First of all, there is this question and answer that might be relevant:
Were all of Earth's minerals created before Earth's formation, during, or after?
Also notice the bit about "mineral evolution". If you dig more into Bob Hazen and colleagues work, they have some paper where they estimate how much more minerals are expected to exist that we have yet to find.
Tachylite's answer is mostly correct. I'd like to add a few more things though:
And how many combinations of metals/elements are possible to form minerals which doesn't exist on Earth
Hundreds of thousands.
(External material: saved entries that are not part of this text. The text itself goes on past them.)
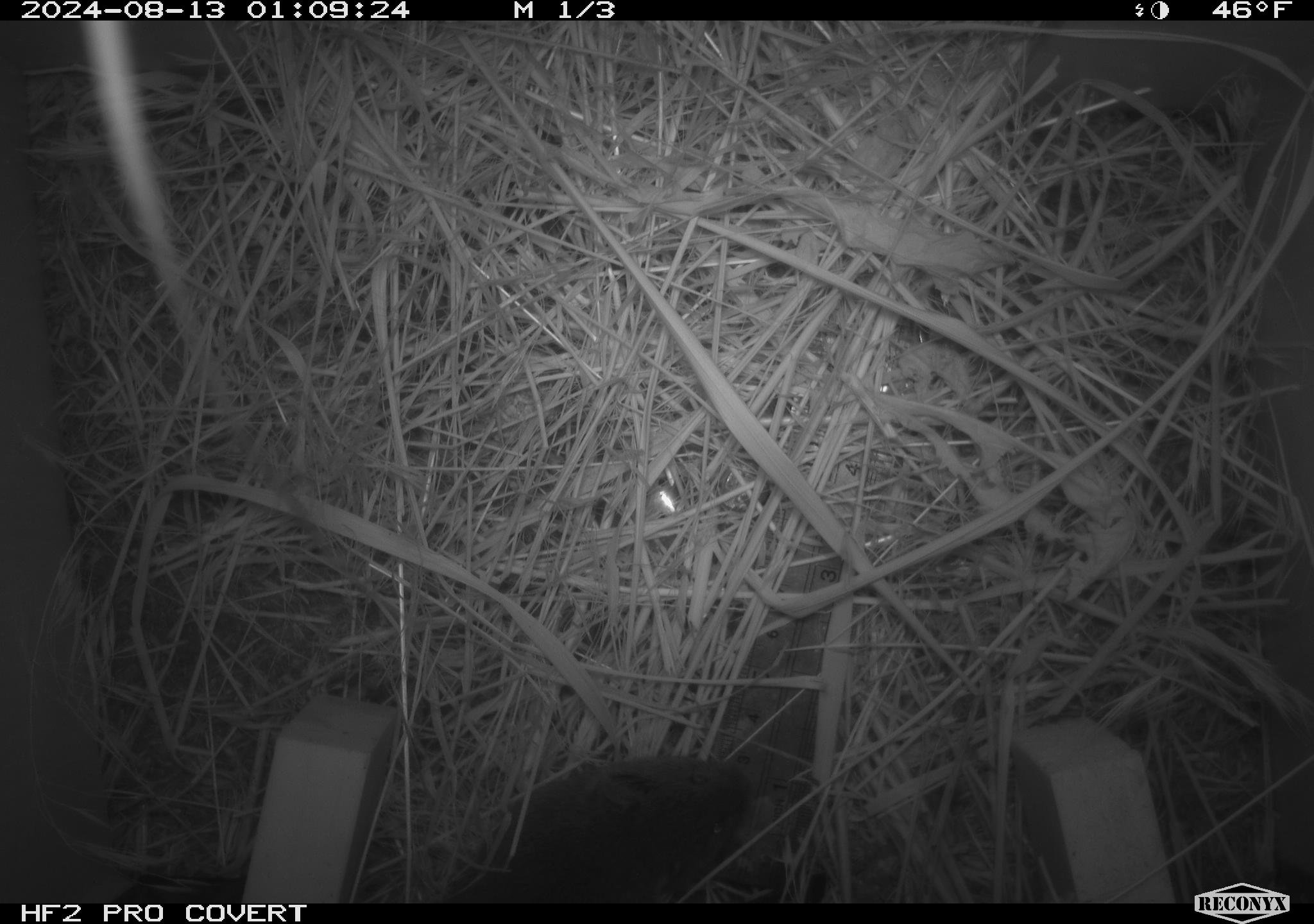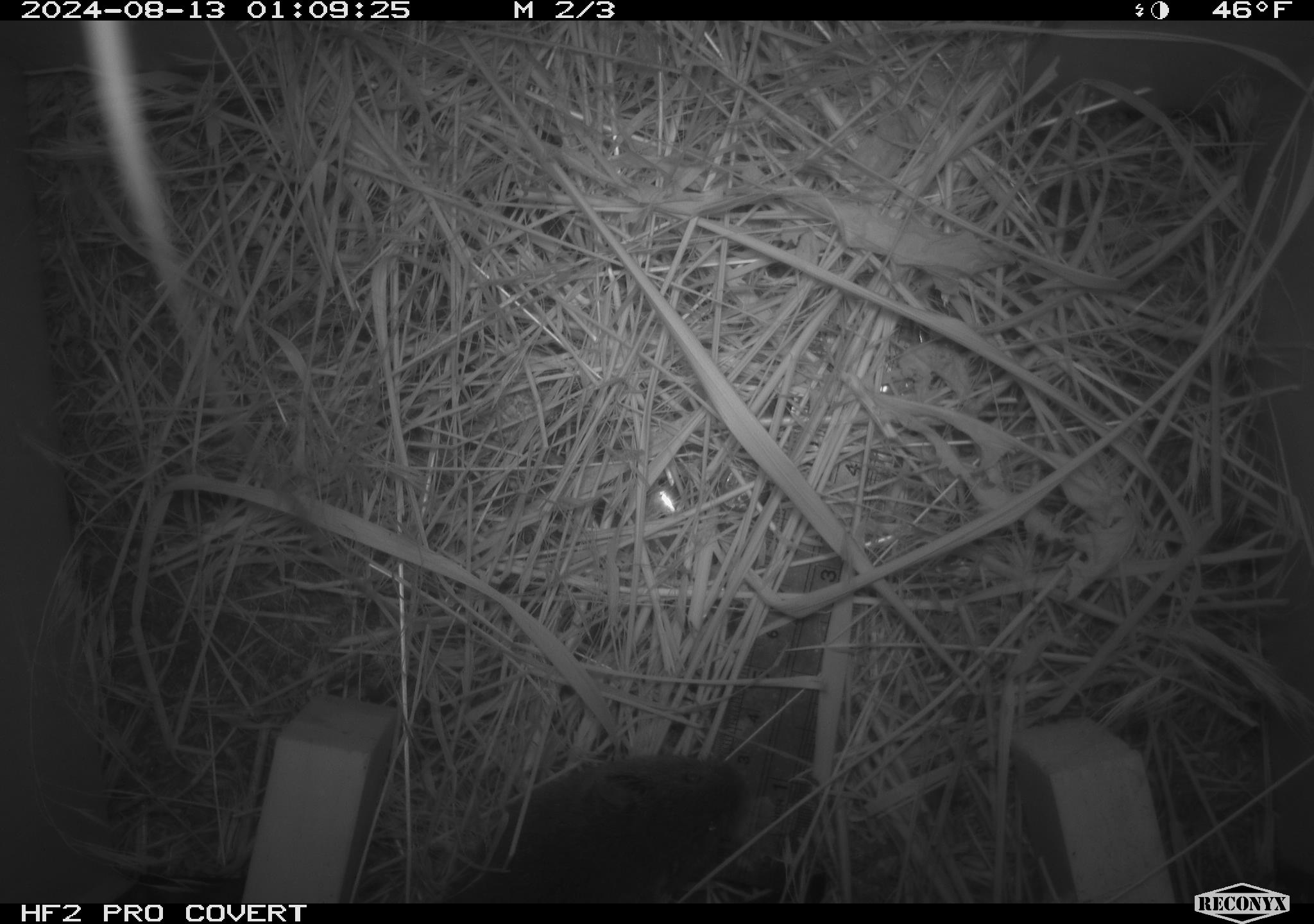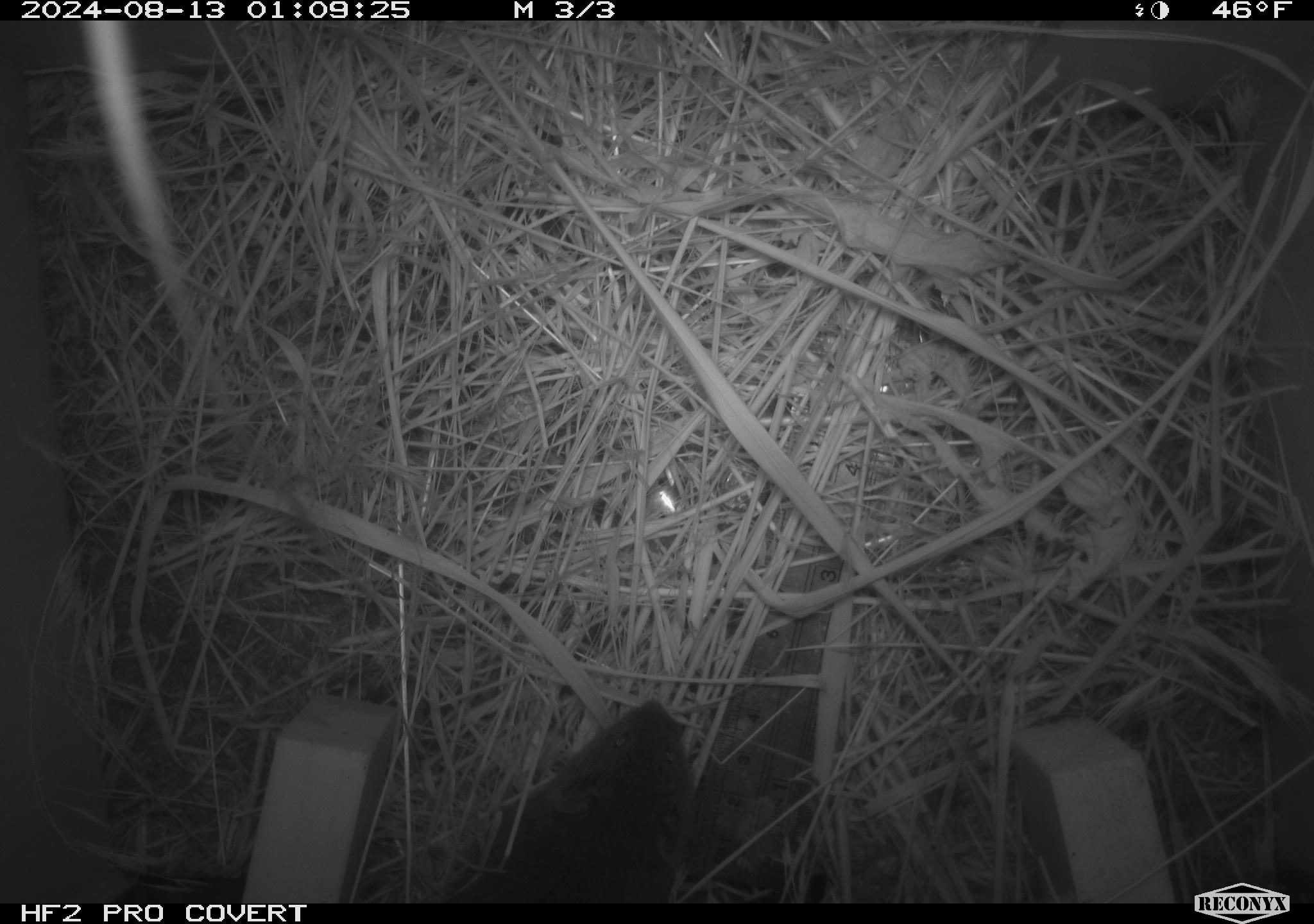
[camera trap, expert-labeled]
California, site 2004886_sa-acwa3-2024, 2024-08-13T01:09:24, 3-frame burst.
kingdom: Animalia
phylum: Chordata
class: Mammalia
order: Rodentia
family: Cricetidae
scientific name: Arvicolinae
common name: voles, lemmings, and muskrats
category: arvicolinae subfamily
There are 90 something (relevant) elements in the periodic table, some of them have different oxidation states, which basically makes them behave as different elements. For example S2- and S6+ are both sulfur, but they are completely different mineralogically. This leads to almost infinite amount of possible compounds and minerals.
And what could be the reason that they don't exist on Earth?
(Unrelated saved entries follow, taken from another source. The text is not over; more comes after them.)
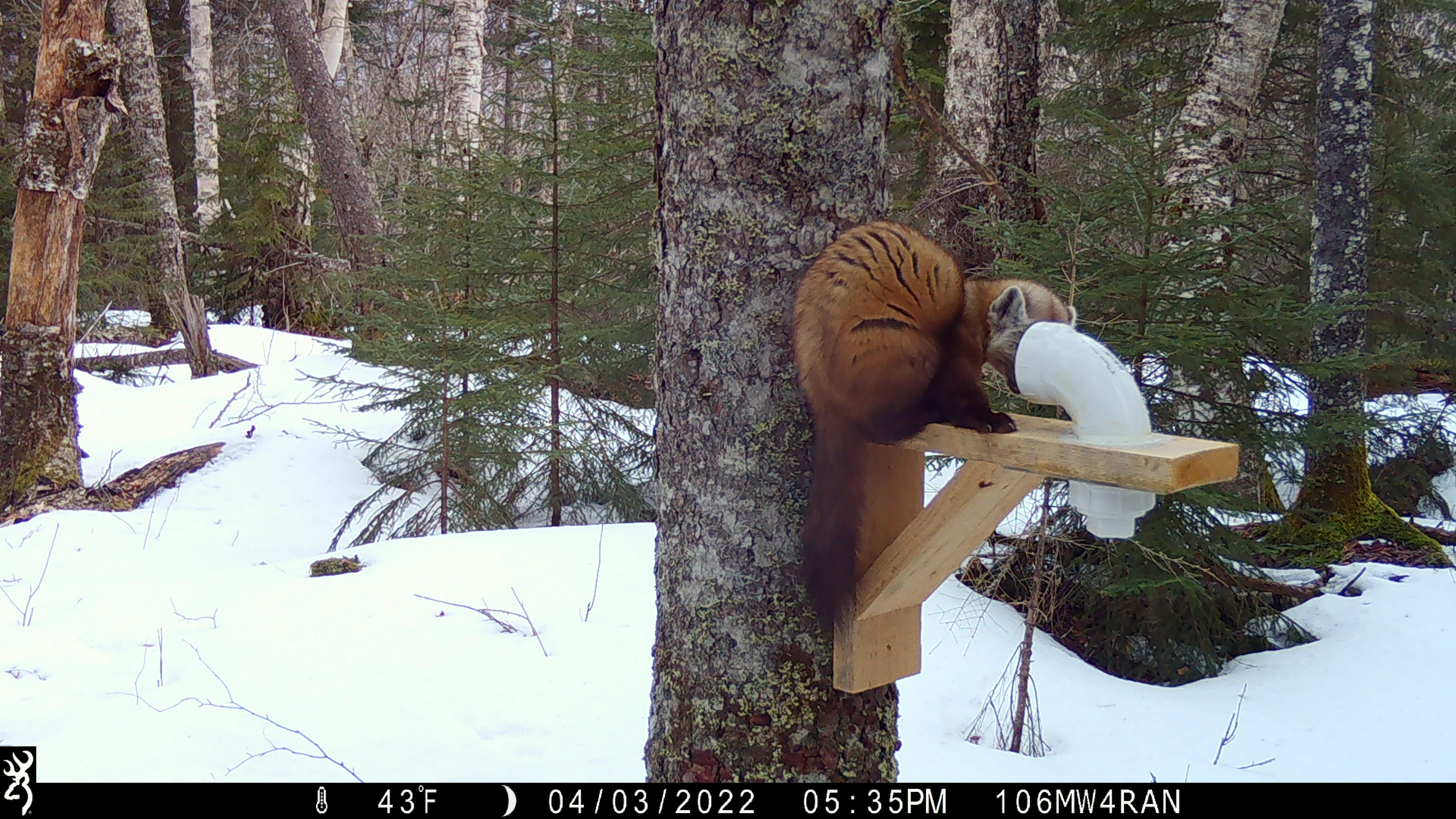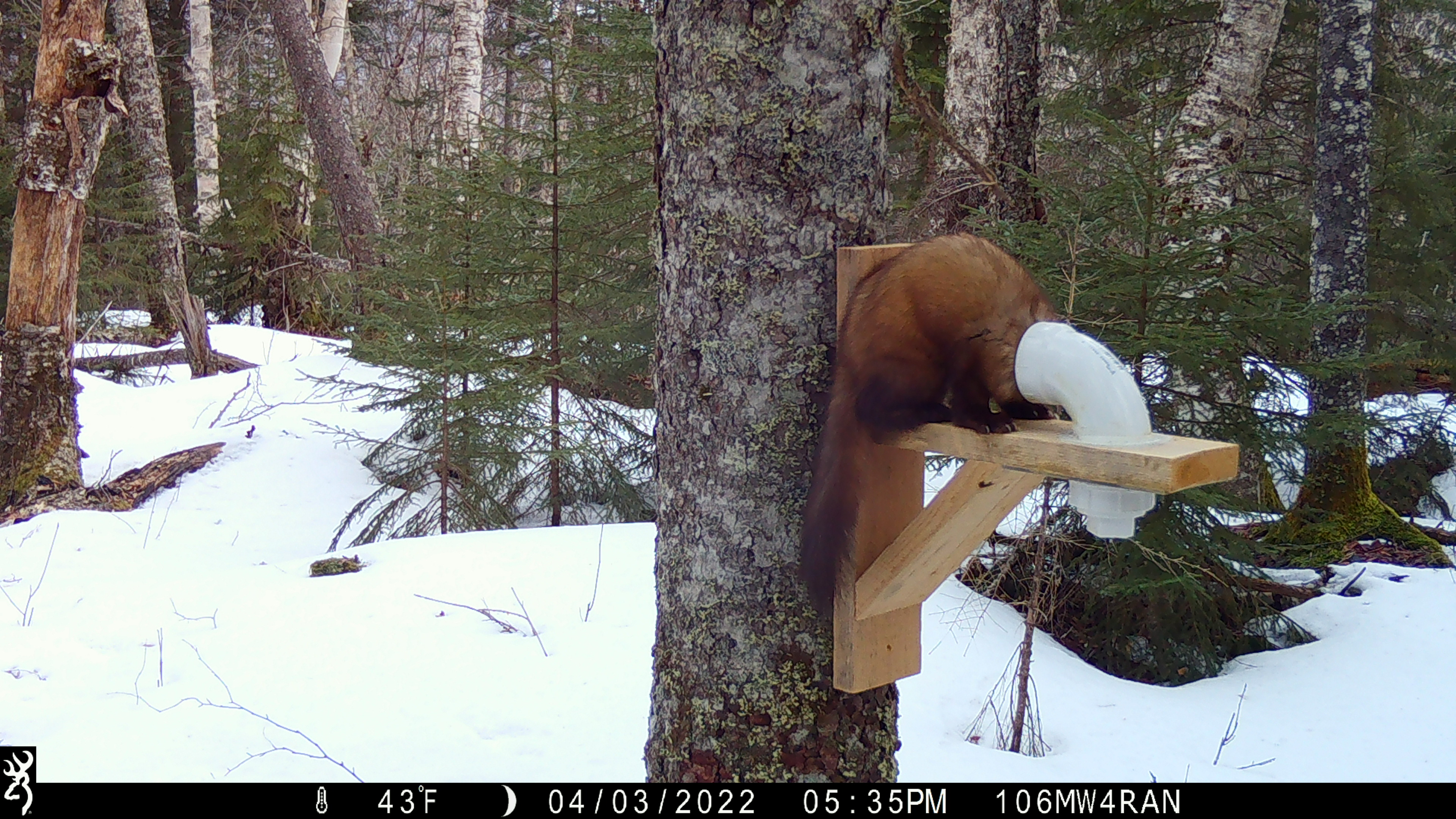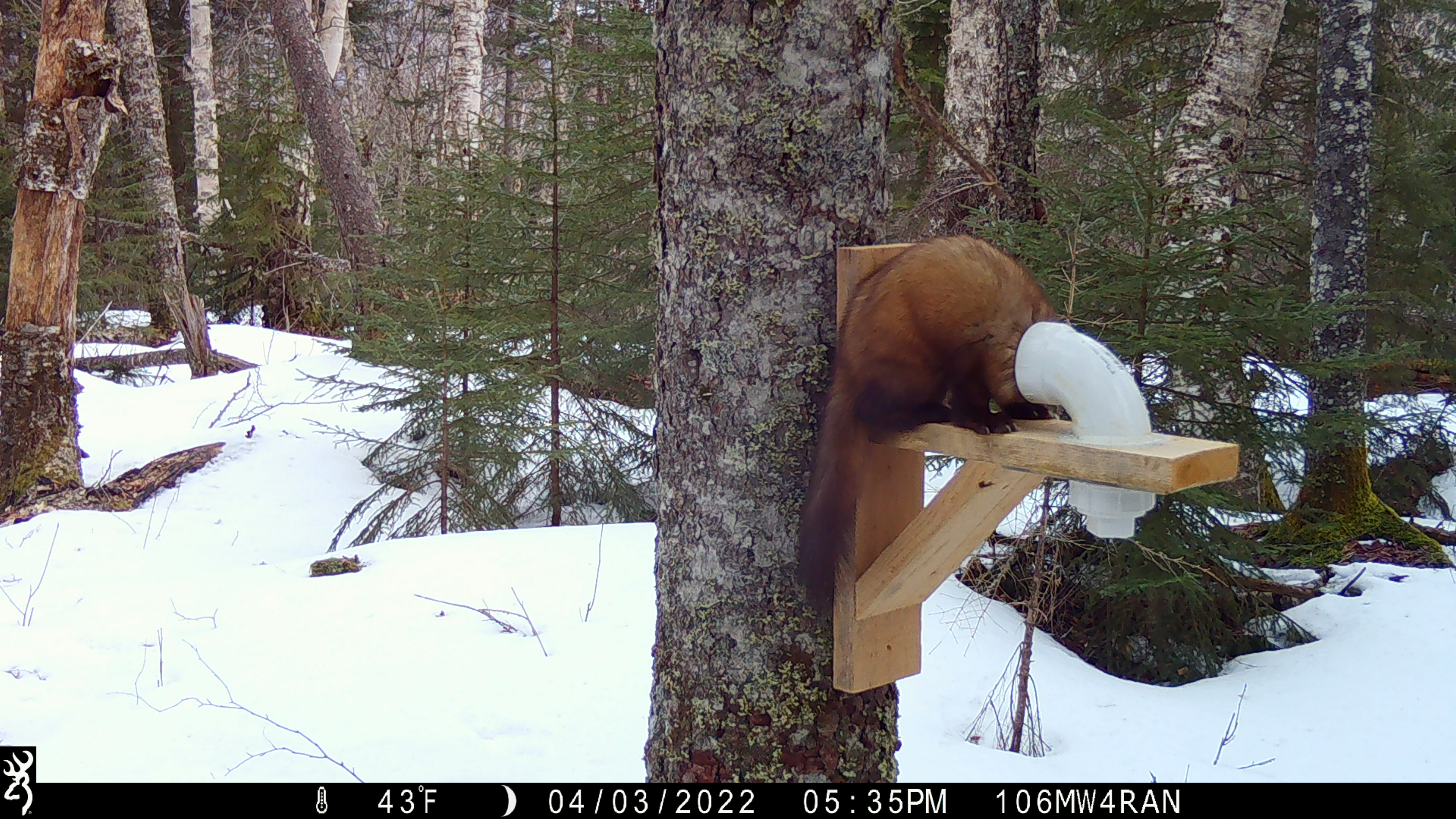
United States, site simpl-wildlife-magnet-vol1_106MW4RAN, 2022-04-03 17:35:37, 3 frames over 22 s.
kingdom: Animalia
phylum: Chordata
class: Mammalia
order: Carnivora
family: Mustelidae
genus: Martes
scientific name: Martes americana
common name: american marten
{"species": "american marten (Martes americana)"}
The conditions are not correct. Mineral stability is a function of temperature, pressure, bulk composition and fugacity (activity) of certain volatile components such as oxygen, sulfur, etc. Only a limited set of combinations of those is available on Earth, so that's why they might not exist here.
Also, several minerals are known from synthetic experiments to occur in the Earth, and actually a large amount of of the Earth's mantle is predicted to comprise of them. Two examples are ringwoodite and bridgmanite. Both were first synthesised in a lab, and were found in meteorites. Ringwoodite was only recently found as an inclusion in super-deep diamonds, and bridgemanite was not found yet in the Earth. We do know that the mantle is full of that, it's just not accessible to us.
This is similar to all of the Fe minerals that are found in meteorites. It's likely that Earth's core is composed of a bunch of Fe minerals we don't even know yet, but they are not accessible to us so we basically can only guess based on experimental studies.